● **EXTRACT**

Some comments on using clustifyr
with other scRNA-seq analysis-augmenting packages
clustifyr
is designed to be compatible with most workflows that find distinct cell clusters, even if the cells are overclustered (still with at least 15+ cells per cluster). However, if the data is continuous (such as development transitions), then other alternative approaches may be better suited.
Using all genes works moderately well, but performance is improved in various testing scenarios by some form of feature selection, such as var.genes in seurat
, or M3Drop
, or simply highly variable genes. In general, we see satifactory results with 500-1000 variable genes, although this number is dependent upon the biology in the target dataset. Note that SeuratV3
now always stores 2000 variable genes, which may be too many.
Imputation methods such as ALRA
, in attempt to fill in drop-out signal, are not necessary for cluster-level identity assignment. Per-cell assignment is somewhat improved with imputation. Alternatively, clustifyr
offers the rm0
option to treat genes with 0 count as missing instead of low expression, and ignore them.
clustifyr
operates on raw counts and log transformed data. VST, such as implemented by sctransform
is acceptable, but does not appear to give additional benefits. If used, ideally the query and reference matrices should both be transformed.

● **REQUIRED ACTION 1**
How many variable genes does SeuratV3 now always store, according to the clustifyr notes?
● **REQUIRED ACTION 2**
Which forms of feature selection do the clustifyr notes give as examples?
● **REQUIRED ACTION 3**
Extend the clustifyr notes past their final sentence.
The material that comes next is separate from the clustifyr notes.

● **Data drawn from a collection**
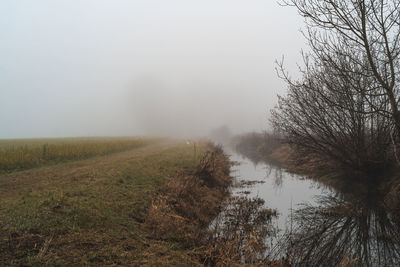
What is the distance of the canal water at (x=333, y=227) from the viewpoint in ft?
18.8

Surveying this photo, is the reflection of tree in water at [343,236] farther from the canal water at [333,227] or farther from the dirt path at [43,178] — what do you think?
the dirt path at [43,178]

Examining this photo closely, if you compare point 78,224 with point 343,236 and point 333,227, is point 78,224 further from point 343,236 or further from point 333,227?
point 333,227

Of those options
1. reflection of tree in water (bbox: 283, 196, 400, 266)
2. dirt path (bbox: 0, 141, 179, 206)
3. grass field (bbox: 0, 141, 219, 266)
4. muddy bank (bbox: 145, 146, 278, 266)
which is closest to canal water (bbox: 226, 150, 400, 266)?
reflection of tree in water (bbox: 283, 196, 400, 266)

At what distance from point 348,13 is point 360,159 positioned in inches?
273

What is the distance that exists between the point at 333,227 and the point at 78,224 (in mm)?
7199

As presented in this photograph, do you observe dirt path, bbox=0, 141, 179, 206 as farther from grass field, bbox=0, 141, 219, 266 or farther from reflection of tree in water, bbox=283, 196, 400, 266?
Answer: reflection of tree in water, bbox=283, 196, 400, 266

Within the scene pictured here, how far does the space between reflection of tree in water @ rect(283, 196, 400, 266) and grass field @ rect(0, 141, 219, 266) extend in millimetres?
3158

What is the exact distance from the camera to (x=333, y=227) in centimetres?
761

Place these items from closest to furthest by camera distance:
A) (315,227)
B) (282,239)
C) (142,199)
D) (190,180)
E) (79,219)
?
(79,219) < (282,239) < (315,227) < (142,199) < (190,180)

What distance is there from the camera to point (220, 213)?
888 cm

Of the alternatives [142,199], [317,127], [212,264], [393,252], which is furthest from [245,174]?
[212,264]

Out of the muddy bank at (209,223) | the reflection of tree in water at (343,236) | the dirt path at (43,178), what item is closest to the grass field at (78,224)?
the dirt path at (43,178)

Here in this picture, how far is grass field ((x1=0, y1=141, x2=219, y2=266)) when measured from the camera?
14.3ft

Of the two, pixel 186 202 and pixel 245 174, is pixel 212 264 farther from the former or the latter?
pixel 245 174
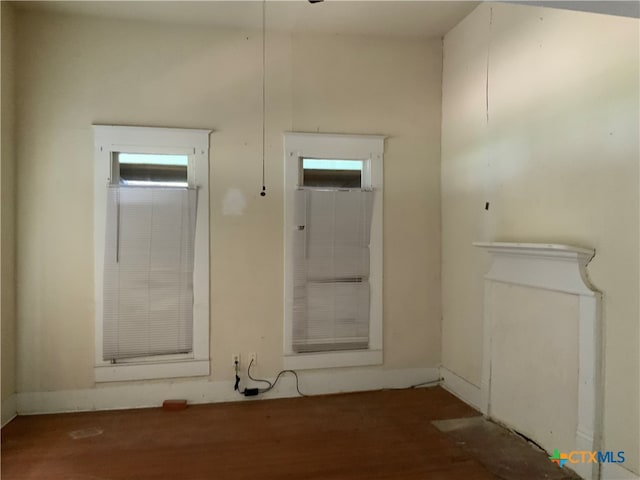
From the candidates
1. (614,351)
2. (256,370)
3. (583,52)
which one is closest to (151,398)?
(256,370)

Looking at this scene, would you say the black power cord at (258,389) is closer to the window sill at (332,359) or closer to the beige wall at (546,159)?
the window sill at (332,359)

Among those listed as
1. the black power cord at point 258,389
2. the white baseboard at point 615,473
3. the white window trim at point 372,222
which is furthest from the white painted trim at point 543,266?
the black power cord at point 258,389

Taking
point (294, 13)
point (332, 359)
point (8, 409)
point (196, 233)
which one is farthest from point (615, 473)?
point (8, 409)

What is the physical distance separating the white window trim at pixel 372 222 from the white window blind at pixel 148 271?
80cm

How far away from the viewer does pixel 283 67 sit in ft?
11.6

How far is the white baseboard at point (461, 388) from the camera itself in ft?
10.6

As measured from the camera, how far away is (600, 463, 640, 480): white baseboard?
2.01 meters

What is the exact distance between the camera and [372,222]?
365 centimetres

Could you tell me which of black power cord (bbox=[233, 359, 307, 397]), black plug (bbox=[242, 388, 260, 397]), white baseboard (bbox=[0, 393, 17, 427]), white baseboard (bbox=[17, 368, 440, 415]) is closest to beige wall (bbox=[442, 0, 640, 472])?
white baseboard (bbox=[17, 368, 440, 415])

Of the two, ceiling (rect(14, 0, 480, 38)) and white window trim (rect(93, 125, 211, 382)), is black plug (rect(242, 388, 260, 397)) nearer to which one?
white window trim (rect(93, 125, 211, 382))

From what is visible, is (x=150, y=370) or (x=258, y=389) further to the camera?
(x=258, y=389)

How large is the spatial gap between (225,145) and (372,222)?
4.74 feet

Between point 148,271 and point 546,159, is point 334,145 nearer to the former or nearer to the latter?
point 546,159

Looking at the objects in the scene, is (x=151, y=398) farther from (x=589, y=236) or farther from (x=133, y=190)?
(x=589, y=236)
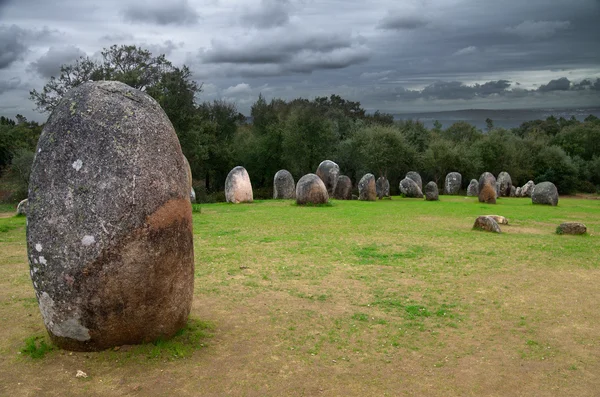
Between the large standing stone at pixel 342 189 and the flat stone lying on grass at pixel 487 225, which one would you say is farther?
the large standing stone at pixel 342 189

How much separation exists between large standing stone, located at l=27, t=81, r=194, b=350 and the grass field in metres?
0.47

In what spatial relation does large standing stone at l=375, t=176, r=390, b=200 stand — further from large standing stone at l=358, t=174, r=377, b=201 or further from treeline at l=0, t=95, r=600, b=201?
large standing stone at l=358, t=174, r=377, b=201

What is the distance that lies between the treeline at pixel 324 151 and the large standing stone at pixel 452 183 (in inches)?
117

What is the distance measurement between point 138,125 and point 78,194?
46.4 inches

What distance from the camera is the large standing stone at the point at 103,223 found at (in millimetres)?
6004

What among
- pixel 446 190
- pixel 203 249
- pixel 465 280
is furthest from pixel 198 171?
pixel 465 280

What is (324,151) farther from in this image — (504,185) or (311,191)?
(311,191)

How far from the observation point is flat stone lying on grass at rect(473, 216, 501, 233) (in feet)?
56.6

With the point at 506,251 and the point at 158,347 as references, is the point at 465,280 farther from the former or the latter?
the point at 158,347

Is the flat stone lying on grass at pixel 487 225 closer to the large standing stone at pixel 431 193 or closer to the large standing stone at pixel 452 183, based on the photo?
the large standing stone at pixel 431 193

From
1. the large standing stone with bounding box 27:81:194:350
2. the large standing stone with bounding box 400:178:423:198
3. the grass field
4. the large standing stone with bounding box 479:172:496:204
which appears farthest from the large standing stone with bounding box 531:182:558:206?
the large standing stone with bounding box 27:81:194:350

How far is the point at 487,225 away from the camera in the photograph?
17.5 metres

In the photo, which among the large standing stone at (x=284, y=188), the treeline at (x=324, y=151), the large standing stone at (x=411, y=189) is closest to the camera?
the large standing stone at (x=284, y=188)

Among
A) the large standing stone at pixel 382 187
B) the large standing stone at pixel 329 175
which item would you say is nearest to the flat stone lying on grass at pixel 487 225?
the large standing stone at pixel 329 175
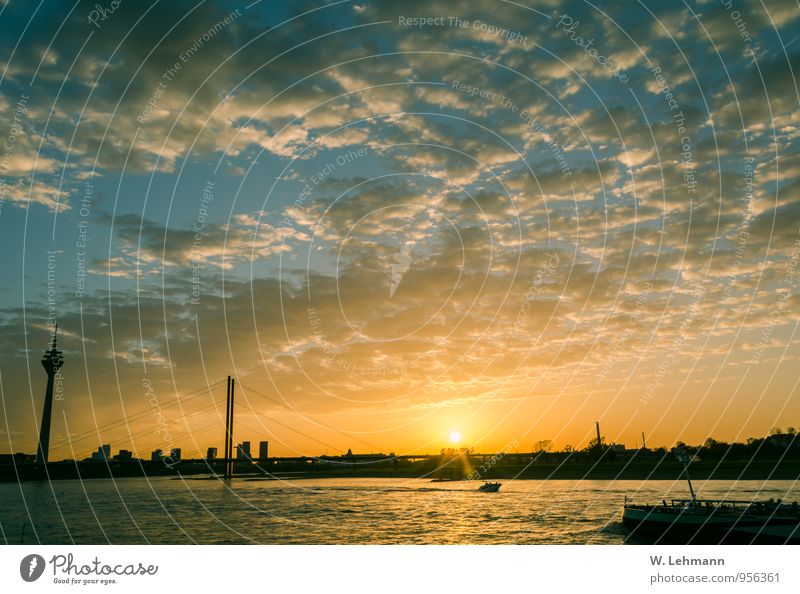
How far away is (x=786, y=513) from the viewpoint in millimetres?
42281

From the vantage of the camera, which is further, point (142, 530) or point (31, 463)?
point (31, 463)

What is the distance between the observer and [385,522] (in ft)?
218

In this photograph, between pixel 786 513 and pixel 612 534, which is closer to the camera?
pixel 786 513

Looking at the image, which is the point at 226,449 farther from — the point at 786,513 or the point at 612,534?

● **EXPECTED OUTPUT 1**
2000 variable genes.

● **EXPECTED OUTPUT 2**
var.genes in seurat, M3Drop, and highly variable genes.

● **EXPECTED OUTPUT 3**
Massive cell death can potentially lead to RNA contamination of all cells sequenced. Assessment of background contamination, and mitigation actions if needed, is important. Building a background reference by averaging all filtered out cell ids would be one simple way.
Marker genes generated by seurat
and other methods can be converted to gene list matrix form for clustify_list
. Somewhat differently, clustify_nudge
works best with normal feature selection plus a short and nonoverlapping list of markers. Both approaches are handled by settings in matrixize_markers
.
On a related note, in most cases where the significance of marker RPL or RPS genes is unclear, possibly due to normalization issues, matrixize_markers
offers a remove_rp
option. This and similar actions can of course be done manually as well.